[Отрывок]:
Вот знаете, давно проживаю на свете. И теперь сложилось странное впечатление, что самый сильный инструмент, который мне судьбинушка вручила в руки - вовсе не семья, не рота химзащиты, которой пришлось командовать где-то там, не мозги, которые Господь по своему разумению вложил в мою голову, не листы бумаги, на которых приходилось писать буквы и слова, не житейские обстоятельства, которые удавалось иногда разрешить удачно, не фоно или гитарка, на которой поигрывал после скрипки, допустим, по схемам переборов Каркасси и Сеговия или в нынешней электрической технике с лигами от 16 лада до обращенных аккордов на открытых струнах... Самый сильный инструмент, который мне вручали... Да, самый сильный - это чертежная доска, поставленная на тяжелую станину, с навешенным пантографом, и с листом ватмана, прикнопленного по уголкам.

[Исходные данные]:
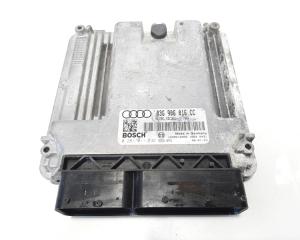 Calculator motor, cod 03G906016CC, Skoda Octavia 2 Combi (1Z5), 1.9 TDI, BKC (idi:483332)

[Цель задания]:
Ответьте по отрывку на вопросы:
1. Какой ротой пришлось командовать рассказчику?
2. По схемам переборов каких гитаристов велась игра?
3. Что названо самым сильным инструментом?
Строки для этой работы не понадобятся.

[Выполненное задание]:
1. Ротой химзащиты.
2. Каркасси и Сеговии.
3. Чертежная доска на тяжелой станине с навешенным пантографом и листом ватмана, прикнопленным по уголкам.